[Start Reading passage]
Today I got as change an old "liberty head" US dime, dated 1924. On the reverse is the fasces, the ancient symbol of authority in the Roman Republic. A bundle of sticks bound together represent the idea that while one stick breaks easily, a bundle will not, while an axe in the middle represents military strength. There are fasces on the walls of the US House of Representatives.
Meanwhile, the Fasces also became associated with Fascism in Italy and Germany, around the time that this dime was issued. Does anyone know when the fasces came off the dime and if it was related to the rise of fascism in Europe?
The only flag I know to have fasces for sure is Italian-occupied Albania.
Joshua Fruhlinger 14 Nov 1996
Before the rise of fascism fasces were usually conected with the idea of republicanism, and still are. The extensive use of fasces in many places were especially in art stylo of 'secesionism' (at least that it is called here, beggining of 20th century, and art historian on the list would know what I am talking about and give proper English name). In that time fasces were to be find often as decorative element on furniture and fasades of buildings. Of the flags displaing them, three commes to mind off hand:
personal standard of Mussolini - blue with golden orle and fasces
Ecuador, state flag, in lower part of coat of arms
The flag of the Swiss canton of St.Gallen is green with a white fasces. BTW, two fasces form a part of Norwegian police badges.
[End Reading passage]
[Start Information provided]
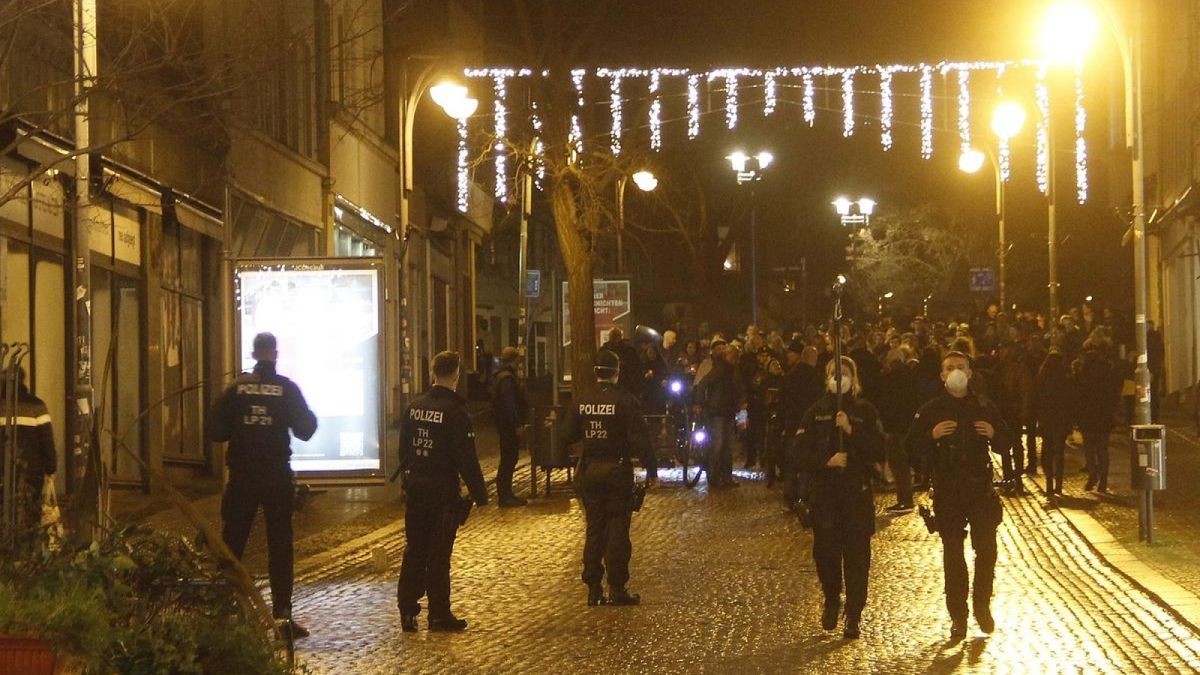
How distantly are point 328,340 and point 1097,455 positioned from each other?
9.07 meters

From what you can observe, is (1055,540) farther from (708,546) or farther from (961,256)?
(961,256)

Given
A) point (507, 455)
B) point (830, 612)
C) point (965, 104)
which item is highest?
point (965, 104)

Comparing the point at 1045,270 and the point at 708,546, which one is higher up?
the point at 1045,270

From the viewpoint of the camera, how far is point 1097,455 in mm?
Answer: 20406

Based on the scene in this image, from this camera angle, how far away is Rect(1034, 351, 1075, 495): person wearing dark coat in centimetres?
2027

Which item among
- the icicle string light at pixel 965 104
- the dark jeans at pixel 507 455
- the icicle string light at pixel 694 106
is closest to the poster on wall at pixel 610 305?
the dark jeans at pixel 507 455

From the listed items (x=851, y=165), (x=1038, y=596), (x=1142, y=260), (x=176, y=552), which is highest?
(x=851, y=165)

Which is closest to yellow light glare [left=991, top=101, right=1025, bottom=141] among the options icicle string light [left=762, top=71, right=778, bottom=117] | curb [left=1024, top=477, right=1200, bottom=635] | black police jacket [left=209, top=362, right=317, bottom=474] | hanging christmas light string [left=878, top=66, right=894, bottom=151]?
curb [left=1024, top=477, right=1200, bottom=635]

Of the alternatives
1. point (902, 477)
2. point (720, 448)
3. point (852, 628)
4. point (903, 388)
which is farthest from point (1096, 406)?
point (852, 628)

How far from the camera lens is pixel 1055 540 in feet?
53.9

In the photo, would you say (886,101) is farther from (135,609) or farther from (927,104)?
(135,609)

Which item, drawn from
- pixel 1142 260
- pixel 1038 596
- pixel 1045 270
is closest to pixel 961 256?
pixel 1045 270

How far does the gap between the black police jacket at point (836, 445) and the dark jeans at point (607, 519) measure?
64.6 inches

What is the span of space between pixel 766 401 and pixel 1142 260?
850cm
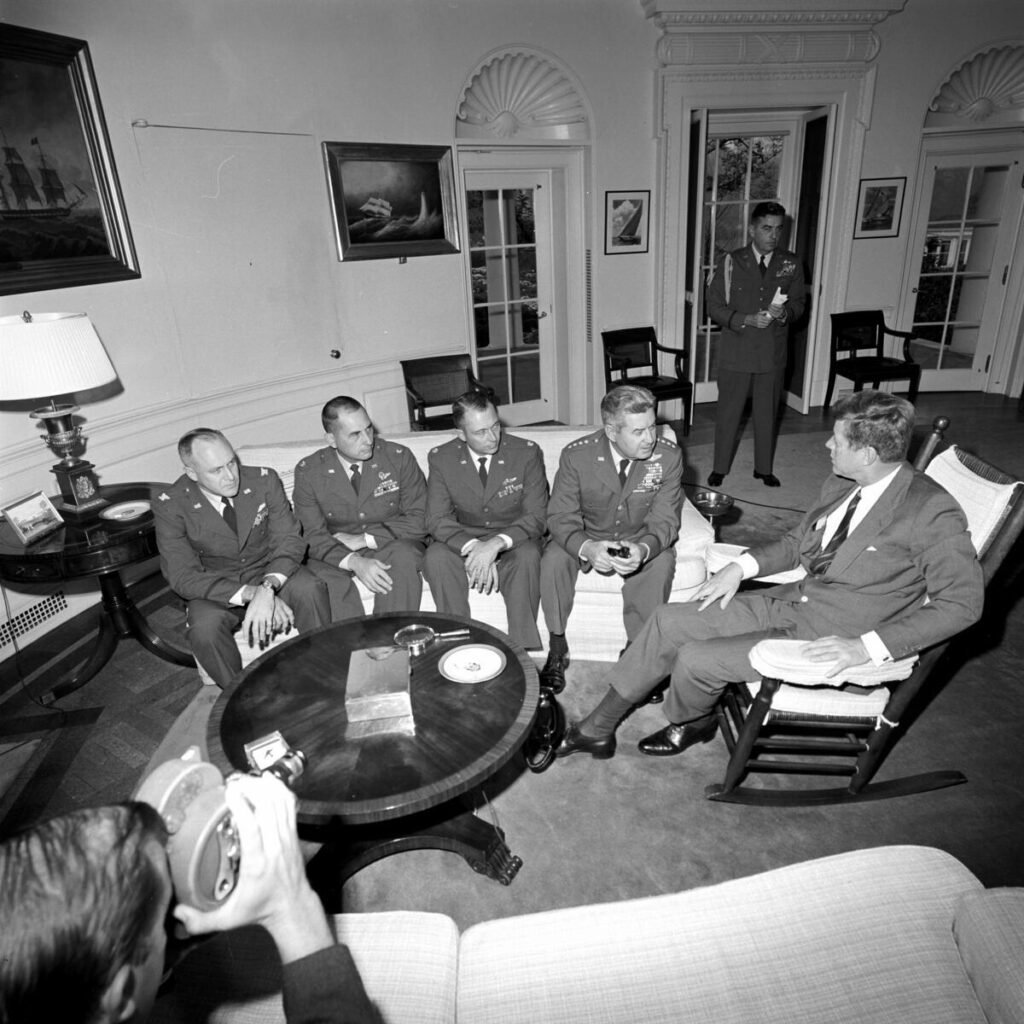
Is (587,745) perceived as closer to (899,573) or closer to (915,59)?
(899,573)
[End Information provided]
# Your objective
Which flags does the text on the fasces name as bearing fasces?

# Answer to this exercise
- The flag of Italian-occupied Albania
- The personal standard of Mussolini (blue with a golden orle and fasces)
- Ecuador's state flag (fasces in the lower part of the coat of arms)
- The flag of the Swiss canton of St. Gallen (green with a white fasces)